What you should do –
Rewrite all the material with every "wooden chair" changed to "wooden seat" and nothing else altered, leaving out the pictures.
• • • • • • •
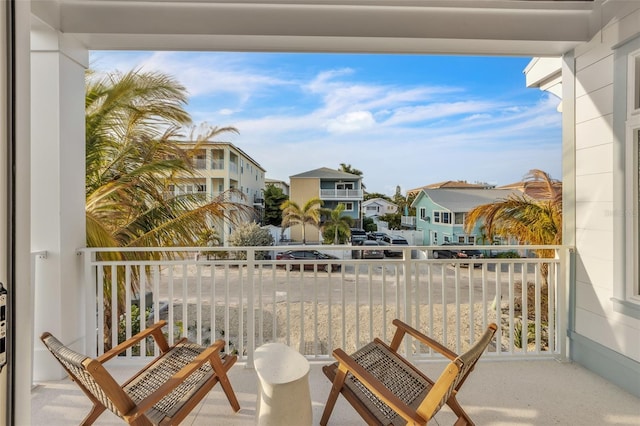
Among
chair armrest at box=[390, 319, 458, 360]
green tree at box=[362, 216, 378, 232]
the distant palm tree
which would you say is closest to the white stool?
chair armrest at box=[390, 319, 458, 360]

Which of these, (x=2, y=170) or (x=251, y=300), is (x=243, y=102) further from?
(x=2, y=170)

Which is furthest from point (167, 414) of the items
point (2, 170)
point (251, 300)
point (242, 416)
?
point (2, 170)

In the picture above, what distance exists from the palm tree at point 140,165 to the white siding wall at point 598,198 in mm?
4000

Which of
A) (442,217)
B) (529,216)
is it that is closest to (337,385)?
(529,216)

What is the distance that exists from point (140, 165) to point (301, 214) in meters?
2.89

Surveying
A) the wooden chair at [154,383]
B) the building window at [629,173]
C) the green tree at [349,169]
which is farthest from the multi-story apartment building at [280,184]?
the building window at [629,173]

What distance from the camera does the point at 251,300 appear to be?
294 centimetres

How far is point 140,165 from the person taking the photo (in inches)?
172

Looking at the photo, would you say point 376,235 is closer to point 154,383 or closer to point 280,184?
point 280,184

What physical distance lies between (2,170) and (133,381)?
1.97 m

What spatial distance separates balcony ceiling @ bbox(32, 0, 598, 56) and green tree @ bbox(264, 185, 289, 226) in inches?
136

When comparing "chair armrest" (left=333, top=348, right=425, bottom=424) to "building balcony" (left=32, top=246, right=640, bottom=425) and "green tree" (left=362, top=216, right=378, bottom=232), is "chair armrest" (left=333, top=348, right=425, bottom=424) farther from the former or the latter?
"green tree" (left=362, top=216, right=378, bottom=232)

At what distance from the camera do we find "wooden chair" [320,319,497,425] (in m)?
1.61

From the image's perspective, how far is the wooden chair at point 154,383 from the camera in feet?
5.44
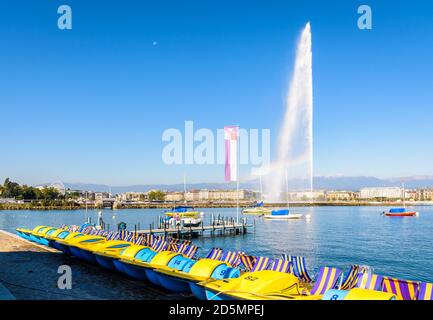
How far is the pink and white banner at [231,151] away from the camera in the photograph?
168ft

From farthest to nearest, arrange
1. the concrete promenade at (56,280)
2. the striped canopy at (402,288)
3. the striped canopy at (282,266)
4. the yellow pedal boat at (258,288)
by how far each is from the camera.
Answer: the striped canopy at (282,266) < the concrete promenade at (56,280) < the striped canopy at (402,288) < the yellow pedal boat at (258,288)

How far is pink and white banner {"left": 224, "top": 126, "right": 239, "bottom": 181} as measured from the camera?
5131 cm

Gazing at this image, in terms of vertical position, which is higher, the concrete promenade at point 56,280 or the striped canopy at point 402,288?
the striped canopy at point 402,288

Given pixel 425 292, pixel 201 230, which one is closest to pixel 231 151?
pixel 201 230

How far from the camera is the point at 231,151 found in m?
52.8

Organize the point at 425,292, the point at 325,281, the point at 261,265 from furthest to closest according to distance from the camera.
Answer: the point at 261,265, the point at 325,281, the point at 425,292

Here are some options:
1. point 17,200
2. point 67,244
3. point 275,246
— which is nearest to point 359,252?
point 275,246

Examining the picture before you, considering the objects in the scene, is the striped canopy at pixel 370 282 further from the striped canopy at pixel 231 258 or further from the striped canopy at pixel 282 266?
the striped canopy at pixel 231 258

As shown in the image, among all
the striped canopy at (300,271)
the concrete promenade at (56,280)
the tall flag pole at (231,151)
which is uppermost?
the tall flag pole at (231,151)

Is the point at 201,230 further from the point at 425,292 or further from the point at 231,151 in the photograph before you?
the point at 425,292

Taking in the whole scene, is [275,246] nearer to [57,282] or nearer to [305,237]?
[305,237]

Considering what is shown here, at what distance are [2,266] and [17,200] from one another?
• • • • • • •
Task solution –
Among
chair armrest at box=[390, 319, 458, 360]
green tree at box=[362, 216, 378, 232]
the distant palm tree
which would you say is closest to the white stool?
chair armrest at box=[390, 319, 458, 360]

Which of these, (x=2, y=170) or (x=251, y=300), is (x=243, y=102) further from?
(x=2, y=170)

Which is furthest from point (167, 414) of the items
point (2, 170)
point (251, 300)
point (242, 416)
?
point (2, 170)

In the picture above, what distance exists from the palm tree at point 140,165 to the white siding wall at point 598,198 in mm?
4000

Which of
A) (442,217)
B) (529,216)
is it that is closest to (337,385)?
(529,216)

What is the distance that exists from point (140, 165) to point (301, 214) in meters?
2.89

Surveying
A) the wooden seat at [154,383]
B) the building window at [629,173]
C) the green tree at [349,169]
which is farthest from the multi-story apartment building at [280,184]?
the building window at [629,173]

What distance from the camera does the point at 251,300 appear to be?
294 centimetres

How far is point 140,165 from the person taking the photo (in inches)?
172

Looking at the photo, would you say point 376,235 is closer to point 154,383 or closer to point 280,184?
point 280,184

What physical distance lies between (2,170) and (133,381)?
1.97 m

What spatial distance separates balcony ceiling @ bbox(32, 0, 598, 56) and green tree @ bbox(264, 185, 289, 226) in inches?
136

When comparing "chair armrest" (left=333, top=348, right=425, bottom=424) to "building balcony" (left=32, top=246, right=640, bottom=425) and "green tree" (left=362, top=216, right=378, bottom=232), is "chair armrest" (left=333, top=348, right=425, bottom=424) farther from the former or the latter?
"green tree" (left=362, top=216, right=378, bottom=232)

At what distance from the camera do we find "wooden seat" [320,319,497,425] (in m)?
1.61

From the image's perspective, how far is the wooden seat at point 154,383 from the camera in feet?
5.44
How far is the pink and white banner at [231,151] away from the camera in the photograph?
168ft

From farthest to nearest, arrange
1. the concrete promenade at (56,280)
2. the striped canopy at (402,288)
3. the striped canopy at (282,266)
4. the yellow pedal boat at (258,288)
by how far each is from the camera.
Answer: the striped canopy at (282,266) < the concrete promenade at (56,280) < the striped canopy at (402,288) < the yellow pedal boat at (258,288)

How far is pink and white banner {"left": 224, "top": 126, "right": 239, "bottom": 181} as measured from the camera?
5131 cm

Gazing at this image, in terms of vertical position, which is higher, the concrete promenade at point 56,280 or the striped canopy at point 402,288?
the striped canopy at point 402,288

Given pixel 425 292, pixel 201 230, which one is closest to pixel 231 151?
pixel 201 230

How far from the camera is the point at 231,151 found in m?
52.8

Organize the point at 425,292, the point at 325,281, the point at 261,265 from furthest to closest according to distance from the camera.
Answer: the point at 261,265, the point at 325,281, the point at 425,292

Here are some options:
1. point 17,200
2. point 67,244
3. point 275,246
— which is nearest to point 359,252?
point 275,246

Examining the picture before you, considering the objects in the scene, is the striped canopy at pixel 370 282 further from the striped canopy at pixel 231 258 or further from the striped canopy at pixel 282 266?
the striped canopy at pixel 231 258

As shown in the image, among all
the striped canopy at (300,271)
the concrete promenade at (56,280)
the tall flag pole at (231,151)
which is uppermost?
the tall flag pole at (231,151)

Is the point at 201,230 further from the point at 425,292 or further from the point at 231,151 in the photograph before you?
the point at 425,292

Taking in the whole scene, is [275,246] nearer to [57,282] or nearer to [305,237]?
[305,237]

Considering what is shown here, at what distance are [2,266] and [17,200] from one another?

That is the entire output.